Bombo Military Hospital is the largest military hospital in Uganda.The hospital is known for its specialized doctors and equipment. It also serves civilians from the districts of Luweero, Wakiso, Kampala, and Mukono.

==Location==
The hospital is located on the premises of Bombo Military Barracks, which is the headquarters of the Land Forces of the Uganda People's Defence Force (UPDF), approximately 32 km by road, north of Mulago National Referral Hospital, in Kampala, Uganda's capital city.

This is approximately 41 km, by road, northwest of Mbuya Military Hospital, in Mbuya, Nakawa Division, in southeastern Kampala. The geographical coordinates of Bombo Military Hospital are 0°35'11.0"N, 32°32'10.0"E (Latitude:0.586389; Longitude:32.536111).

==Overview==
The hospital is a military hospital that serves as a referral center for the various health units within the UPDF. However, because of the severe need from the surrounding community, the hospital attends to civilians from the surrounding communities. Beginning in September 2012, the hospital has been collaborating with Makerere University Walter Reed Project to improve laboratory services at the hospital.

==Target population==
The hospital serves the population of Bombo Military Barracks.

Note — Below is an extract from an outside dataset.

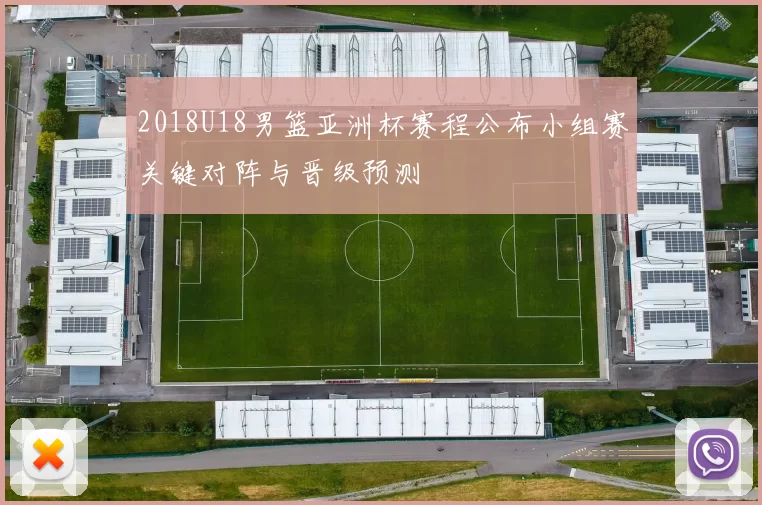 2018U18男篮亚洲杯赛程公布小组赛关键对阵与晋级预测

It also handles patient referrals from other UPDF health units in the country. Because of severe need within the community, exacerbated by the ongoing repairs to Mulago National Referral Hospital, Bombo Military Hospital attends to civilian patients from the surrounding community. In 2014, the hospital attended to 2,145 baby deliveries, averaging nearly 6 new babies daily, with the case load expected to increase in 2015.